BEGIN Document section

Driving the solutions home - the last leg of the journey - that’s actually the hardest part of the journey. IT solution providers (vendors, usually though not exclusively) are often happy to collaborate in a community process, and demonstrate cool stuff to sell, but bringing stuff to market involves messy processes like certification, sales, deployment, contracts, and many people have to sign off on the process and someone has to fund the deployment/testing/maintenance.
This is the primary source of the Gartner Trough of Despair, and we’re certainly hearing that this the case with FHIR:
- The platform standard is doing well - 4th release, normative, lots of energy and adoption spreading like wild fire (sorry)
- There’s plenty of projects around profiling / usage agreements from IHE and others. In particular, the Argonaut project has created a huge potential in USA with access to EHR data
- But - case in point - actual argonaut end-points are not widely available, and getting access to them, even when in production, can be very difficult
HL7 has pretty much no leverage over the 3rd leg of the process. IHE has more, but not as much as everyone would like. Argonaut, in their smaller community, has more again - but still not enough. Classically, the agents that have influence/leverage over the 3rd leg are the regulators (hello CMS, ONC and the NPRM), but professional societies such as HIMSS and HISA also have influence, since their membership is much more provider based.
HL7 and the FHIR community are starting to pay much more attention to the whole 3 legs, and looking to work much more pro-actively with critical partners like IHE, HIMSS etc to see what we can do to make as much as possible real.

END Document section

▶ [Work to do]:
1 – In the FHIR text, which release of the platform standard does the writer mention?
2 – Translate this sentence from the FHIR text into Spanish: "HL7 has pretty much no leverage over the 3rd leg of the process."

BEGIN Provided data

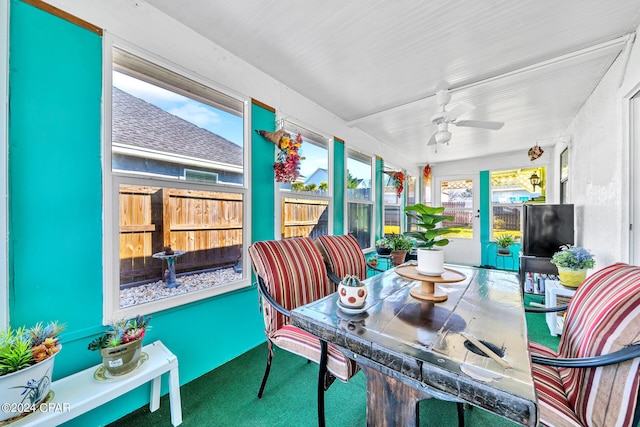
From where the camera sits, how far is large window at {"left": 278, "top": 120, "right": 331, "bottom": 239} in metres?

END Provided data

▶ [Results by task]:
1 – The 4th release.

2 – HL7 prácticamente no tiene influencia sobre la tercera etapa del proceso.